| Задание |
Перепечатайте полностью и без изменений отрывок о японской олигархии в Русско-японской войне.

| Исходный документ |
>>>>
Читаем без скачивания Японская олигархия в Русско-японской войне - Сюмпэй Окамото
Шрифт:
Интервал:
Закладка:
Но основу внешней политики олигархов, тщательно отделявших лозунг от программы, не характеризовали ни общественные требования отмщения, ни программа расширения вооружений, направленная против России. Подготавливая Японию к худшему, они в то же время при помощи осторожных и реалистических способов искали решения проблемы, к которой привела война с Китаем. Свидетельствами этой осторожной политики можно назвать заключение договоренностей с царской Россией по поводу Кореи в 1896-м и 1898 годах. Здесь следует подчеркнуть, что особенно отрезвляющий эффект тройственная интервенция оказала на облеченных властью олигархов. Посреди национального ликования по поводу победоносной войны и требований мести за интервенцию олигархи еще раз убедились в необходимости осторожности и умеренности, которыми в основном и характеризовалась их внешняя политика в послевоенные годы.
<<<<
| Данные для анализа |
>>>>
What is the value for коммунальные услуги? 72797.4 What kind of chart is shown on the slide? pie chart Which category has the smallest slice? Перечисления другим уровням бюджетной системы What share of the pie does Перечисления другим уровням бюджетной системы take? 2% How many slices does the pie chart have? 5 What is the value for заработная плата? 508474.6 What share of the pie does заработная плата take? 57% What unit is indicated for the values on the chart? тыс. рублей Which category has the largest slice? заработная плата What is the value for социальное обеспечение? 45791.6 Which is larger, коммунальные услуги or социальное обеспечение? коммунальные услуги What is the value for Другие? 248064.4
<<<<
>>>>
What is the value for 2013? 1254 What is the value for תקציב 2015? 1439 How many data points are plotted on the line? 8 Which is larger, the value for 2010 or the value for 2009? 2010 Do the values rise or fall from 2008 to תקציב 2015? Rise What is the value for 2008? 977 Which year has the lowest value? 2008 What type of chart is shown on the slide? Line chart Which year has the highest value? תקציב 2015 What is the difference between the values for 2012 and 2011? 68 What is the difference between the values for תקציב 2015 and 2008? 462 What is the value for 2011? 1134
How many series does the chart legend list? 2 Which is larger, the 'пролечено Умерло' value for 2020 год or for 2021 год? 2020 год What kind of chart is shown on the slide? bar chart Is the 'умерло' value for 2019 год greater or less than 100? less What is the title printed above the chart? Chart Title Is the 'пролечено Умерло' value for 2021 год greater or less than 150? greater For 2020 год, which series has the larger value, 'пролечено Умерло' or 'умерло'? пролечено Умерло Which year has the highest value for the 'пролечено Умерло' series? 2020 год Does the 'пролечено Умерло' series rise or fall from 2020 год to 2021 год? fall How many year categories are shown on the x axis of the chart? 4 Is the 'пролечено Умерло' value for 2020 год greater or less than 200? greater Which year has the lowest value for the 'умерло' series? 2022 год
<<<<
| Результат |
Читаем без скачивания Японская олигархия в Русско-японской войне - Сюмпэй Окамото
Шрифт:
Интервал:
Закладка:
Но основу внешней политики олигархов, тщательно отделявших лозунг от программы, не характеризовали ни общественные требования отмщения, ни программа расширения вооружений, направленная против России. Подготавливая Японию к худшему, они в то же время при помощи осторожных и реалистических способов искали решения проблемы, к которой привела война с Китаем. Свидетельствами этой осторожной политики можно назвать заключение договоренностей с царской Россией по поводу Кореи в 1896-м и 1898 годах. Здесь следует подчеркнуть, что особенно отрезвляющий эффект тройственная интервенция оказала на облеченных властью олигархов. Посреди национального ликования по поводу победоносной войны и требований мести за интервенцию олигархи еще раз убедились в необходимости осторожности и умеренности, которыми в основном и характеризовалась их внешняя политика в послевоенные годы.